» Source passage:
***

Anthropic dropped some serious claims last month, saying DeepSeek, Moonshot AI, and MiniMax ran huge operations to "distill" capabilities from Claude using about 24,000 fake accounts and over 16 million chats. Distillation basically means feeding a weaker model's training data with outputs from a stronger one like Claude to boost your own AI quick and cheap. DeepSeek alone hit Claude over 150,000 times, zeroing in on reasoning tricks, grading tasks, and even safe replies to touchy political questions on stuff like dissidents or authoritarianism. Anthropic ties this to broken terms of service and blocked access in China, plus national security worries since distilled models might skip safety checks baked into Claude against bioweapons or cyber mischief.
They paint it as industrial-scale theft that undercuts US export controls on AI chips, letting Chinese labs catch up without the full R&D grind. DeepSeek got about 150k exchanges, Moonshot over 3.4 million focused on coding and tools, and MiniMax the biggest at 13 million targeting agentic coding. But here's the twist: Anthropic's not spotless. They've faced lawsuits from authors over scanning millions of books, including pirated ones from sites like Library Genesis, to train Claude. A big settlement hit $1.5 billion with writers claiming copyright grabs, and docs show they bought bulk books, scanned them, then trashed originals. Elon Musk even fired back online, accusing Anthropic of data theft too based on community notes about their past deals.
It's like a game of "thief robbing thief" in AI land, where everyone's scraping web data or outputs at scale. Anthropic might be pointing fingers partly to protect their edge as competition heats up and US-China AI tensions rise. DeepSeek pushes back by saying their models like R1 and upcoming V4 come from public web and ebooks only, matching frontier performance cheaper. No lawsuits filed yet from Anthropic, just public shaming and calls for industry teamwork on defenses like better detection and chip curbs. OpenAI echoed similar gripes about DeepSeek in letters to lawmakers. Bottom line, distillation's legit when you do it to yourself, shady when rivals do it to you, but the whole field's built on massive data hauls that blur lines on what's fair game.

***

[Stored data entries]
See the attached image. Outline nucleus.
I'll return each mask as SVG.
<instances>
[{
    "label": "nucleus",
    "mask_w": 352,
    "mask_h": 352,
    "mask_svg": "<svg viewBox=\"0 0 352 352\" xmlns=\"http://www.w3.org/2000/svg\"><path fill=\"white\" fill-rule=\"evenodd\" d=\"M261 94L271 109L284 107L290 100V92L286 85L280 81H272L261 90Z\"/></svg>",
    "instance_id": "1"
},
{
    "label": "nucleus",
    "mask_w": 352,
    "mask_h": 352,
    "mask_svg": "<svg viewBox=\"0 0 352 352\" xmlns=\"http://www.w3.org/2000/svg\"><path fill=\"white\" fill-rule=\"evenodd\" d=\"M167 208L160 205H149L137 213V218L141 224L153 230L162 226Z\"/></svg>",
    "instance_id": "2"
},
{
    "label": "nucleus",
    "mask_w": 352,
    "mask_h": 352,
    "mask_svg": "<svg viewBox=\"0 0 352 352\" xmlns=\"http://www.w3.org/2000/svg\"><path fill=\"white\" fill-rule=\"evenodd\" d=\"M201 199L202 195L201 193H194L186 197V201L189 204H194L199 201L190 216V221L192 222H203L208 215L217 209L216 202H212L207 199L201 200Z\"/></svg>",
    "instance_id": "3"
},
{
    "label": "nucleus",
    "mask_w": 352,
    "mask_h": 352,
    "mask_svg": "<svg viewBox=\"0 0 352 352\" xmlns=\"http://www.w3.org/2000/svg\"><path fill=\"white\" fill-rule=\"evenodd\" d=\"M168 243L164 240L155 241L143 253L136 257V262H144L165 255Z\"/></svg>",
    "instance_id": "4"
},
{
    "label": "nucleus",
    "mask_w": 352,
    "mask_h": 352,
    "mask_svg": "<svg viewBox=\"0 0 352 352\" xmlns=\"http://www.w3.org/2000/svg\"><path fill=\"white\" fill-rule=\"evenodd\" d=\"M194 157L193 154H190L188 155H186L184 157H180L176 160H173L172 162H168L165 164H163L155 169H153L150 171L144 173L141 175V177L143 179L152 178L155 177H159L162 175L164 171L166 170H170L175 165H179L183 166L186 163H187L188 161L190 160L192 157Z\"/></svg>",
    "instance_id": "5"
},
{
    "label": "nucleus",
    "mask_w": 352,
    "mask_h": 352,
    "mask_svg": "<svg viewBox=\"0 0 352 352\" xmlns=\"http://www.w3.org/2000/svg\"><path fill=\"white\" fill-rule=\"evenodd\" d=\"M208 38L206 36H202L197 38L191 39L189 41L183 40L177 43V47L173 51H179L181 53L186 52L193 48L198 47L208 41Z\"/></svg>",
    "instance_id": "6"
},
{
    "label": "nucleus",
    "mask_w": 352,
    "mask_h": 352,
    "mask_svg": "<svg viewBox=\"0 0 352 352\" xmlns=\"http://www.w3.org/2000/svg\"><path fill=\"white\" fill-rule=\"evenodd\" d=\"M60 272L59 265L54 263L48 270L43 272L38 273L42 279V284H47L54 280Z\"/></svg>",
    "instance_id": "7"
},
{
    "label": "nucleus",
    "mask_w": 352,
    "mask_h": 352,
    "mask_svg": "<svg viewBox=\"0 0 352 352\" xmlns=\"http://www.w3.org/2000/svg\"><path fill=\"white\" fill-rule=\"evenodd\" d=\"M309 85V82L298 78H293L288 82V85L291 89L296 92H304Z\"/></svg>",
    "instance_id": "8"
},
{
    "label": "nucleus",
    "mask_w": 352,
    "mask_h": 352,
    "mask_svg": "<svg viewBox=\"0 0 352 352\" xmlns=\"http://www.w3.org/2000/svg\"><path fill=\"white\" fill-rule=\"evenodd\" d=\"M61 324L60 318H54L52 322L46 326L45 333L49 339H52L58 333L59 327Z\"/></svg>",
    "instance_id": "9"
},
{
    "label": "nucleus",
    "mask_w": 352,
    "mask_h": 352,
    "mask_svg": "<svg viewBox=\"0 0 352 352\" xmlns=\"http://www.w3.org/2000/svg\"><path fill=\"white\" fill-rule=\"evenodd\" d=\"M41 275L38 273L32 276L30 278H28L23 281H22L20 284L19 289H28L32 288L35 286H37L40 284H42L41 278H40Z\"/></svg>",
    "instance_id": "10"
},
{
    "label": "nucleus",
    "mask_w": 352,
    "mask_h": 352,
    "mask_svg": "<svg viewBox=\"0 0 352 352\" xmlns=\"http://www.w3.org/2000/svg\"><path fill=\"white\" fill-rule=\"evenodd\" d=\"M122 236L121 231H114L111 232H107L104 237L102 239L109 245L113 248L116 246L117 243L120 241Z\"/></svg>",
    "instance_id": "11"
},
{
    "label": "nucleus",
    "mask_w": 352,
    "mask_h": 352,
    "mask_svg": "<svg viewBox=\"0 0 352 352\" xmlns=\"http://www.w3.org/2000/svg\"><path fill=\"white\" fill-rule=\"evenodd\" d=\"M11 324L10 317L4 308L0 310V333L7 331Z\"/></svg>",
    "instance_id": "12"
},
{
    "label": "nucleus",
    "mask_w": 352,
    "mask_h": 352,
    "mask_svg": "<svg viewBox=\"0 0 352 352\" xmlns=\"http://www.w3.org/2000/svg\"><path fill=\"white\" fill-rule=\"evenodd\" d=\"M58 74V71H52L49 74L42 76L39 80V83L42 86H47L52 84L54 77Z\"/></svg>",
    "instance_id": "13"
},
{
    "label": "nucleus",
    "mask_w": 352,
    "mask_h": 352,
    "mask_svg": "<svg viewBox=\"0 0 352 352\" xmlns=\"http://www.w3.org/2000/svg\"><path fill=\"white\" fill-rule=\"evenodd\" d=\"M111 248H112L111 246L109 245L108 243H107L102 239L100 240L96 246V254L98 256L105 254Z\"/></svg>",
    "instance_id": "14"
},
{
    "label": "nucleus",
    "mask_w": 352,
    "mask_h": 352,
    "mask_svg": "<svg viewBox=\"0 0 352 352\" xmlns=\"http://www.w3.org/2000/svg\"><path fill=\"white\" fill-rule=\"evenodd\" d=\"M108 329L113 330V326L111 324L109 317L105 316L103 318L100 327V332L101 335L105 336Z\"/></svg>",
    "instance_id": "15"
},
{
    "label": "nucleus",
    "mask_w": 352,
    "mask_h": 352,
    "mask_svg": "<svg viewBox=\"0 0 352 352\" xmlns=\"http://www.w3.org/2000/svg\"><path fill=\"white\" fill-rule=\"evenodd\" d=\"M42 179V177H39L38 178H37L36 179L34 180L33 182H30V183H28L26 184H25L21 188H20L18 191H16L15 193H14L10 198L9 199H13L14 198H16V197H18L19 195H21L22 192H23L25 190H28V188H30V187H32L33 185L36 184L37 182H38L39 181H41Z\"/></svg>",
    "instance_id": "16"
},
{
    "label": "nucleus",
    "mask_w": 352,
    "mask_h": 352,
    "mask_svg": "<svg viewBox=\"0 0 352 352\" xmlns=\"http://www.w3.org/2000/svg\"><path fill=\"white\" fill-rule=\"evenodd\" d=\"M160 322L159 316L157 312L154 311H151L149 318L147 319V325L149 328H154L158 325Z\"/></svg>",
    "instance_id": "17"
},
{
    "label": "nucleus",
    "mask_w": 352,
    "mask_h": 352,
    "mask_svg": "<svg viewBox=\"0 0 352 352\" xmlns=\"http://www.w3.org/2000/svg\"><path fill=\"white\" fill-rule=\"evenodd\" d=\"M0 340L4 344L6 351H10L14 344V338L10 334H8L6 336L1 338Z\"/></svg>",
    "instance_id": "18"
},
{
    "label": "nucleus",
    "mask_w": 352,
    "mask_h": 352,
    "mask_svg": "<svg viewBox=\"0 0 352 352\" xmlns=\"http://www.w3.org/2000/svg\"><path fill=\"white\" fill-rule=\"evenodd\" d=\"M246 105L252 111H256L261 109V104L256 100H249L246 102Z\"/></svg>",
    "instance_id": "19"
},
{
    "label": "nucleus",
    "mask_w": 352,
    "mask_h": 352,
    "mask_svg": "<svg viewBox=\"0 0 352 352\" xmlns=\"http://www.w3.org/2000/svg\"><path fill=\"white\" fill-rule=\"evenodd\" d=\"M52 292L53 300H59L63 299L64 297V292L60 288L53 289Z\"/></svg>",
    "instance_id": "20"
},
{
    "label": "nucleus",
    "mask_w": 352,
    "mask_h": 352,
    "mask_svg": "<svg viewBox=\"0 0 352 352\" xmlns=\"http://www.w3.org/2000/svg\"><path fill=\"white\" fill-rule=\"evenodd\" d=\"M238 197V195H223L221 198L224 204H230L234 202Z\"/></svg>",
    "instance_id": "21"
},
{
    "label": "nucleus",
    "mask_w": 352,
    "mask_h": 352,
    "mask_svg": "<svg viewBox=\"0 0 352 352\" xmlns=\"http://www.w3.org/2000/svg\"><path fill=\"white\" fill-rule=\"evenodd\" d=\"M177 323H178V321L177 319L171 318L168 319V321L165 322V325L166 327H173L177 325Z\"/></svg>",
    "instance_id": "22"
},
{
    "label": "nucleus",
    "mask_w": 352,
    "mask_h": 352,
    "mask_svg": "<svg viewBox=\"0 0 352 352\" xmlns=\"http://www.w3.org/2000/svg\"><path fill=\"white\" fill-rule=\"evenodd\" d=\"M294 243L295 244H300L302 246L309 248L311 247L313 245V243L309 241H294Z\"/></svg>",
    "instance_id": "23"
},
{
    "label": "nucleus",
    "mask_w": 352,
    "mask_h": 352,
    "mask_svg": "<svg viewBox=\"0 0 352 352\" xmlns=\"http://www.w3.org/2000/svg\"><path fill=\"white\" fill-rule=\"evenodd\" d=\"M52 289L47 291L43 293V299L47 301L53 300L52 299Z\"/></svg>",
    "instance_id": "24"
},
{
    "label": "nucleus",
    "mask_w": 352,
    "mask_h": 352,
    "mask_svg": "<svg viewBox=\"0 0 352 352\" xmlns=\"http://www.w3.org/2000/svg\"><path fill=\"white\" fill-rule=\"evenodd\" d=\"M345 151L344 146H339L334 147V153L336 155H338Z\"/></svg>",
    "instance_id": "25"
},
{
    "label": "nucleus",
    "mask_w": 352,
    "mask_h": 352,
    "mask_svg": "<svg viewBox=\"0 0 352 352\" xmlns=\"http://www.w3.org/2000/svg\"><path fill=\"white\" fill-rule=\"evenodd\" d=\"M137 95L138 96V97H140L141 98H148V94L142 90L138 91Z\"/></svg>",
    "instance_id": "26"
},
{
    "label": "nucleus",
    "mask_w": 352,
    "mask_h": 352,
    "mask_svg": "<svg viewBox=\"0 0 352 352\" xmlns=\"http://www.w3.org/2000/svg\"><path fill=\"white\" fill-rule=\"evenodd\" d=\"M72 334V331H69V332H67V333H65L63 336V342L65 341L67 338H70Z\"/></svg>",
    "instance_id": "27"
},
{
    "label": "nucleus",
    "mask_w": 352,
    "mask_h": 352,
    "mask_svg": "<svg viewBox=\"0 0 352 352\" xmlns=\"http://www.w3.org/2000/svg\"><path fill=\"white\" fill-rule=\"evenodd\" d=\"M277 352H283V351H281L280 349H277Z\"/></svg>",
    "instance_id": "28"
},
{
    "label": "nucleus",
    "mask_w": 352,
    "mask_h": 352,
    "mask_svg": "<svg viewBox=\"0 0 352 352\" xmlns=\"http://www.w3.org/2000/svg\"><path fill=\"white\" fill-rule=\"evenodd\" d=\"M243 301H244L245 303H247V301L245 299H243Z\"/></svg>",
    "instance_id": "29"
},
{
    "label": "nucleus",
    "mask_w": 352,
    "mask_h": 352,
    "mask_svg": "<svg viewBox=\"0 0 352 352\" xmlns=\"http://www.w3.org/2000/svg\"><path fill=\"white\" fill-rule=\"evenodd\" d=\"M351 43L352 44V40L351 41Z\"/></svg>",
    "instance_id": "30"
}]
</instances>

***

» The task:
In the passage on Anthropic's distillation claims, roughly how many fake accounts does Anthropic say were used? These entries were drawn from a separate source.

» Solution to the problem:
About 24,000 fake accounts.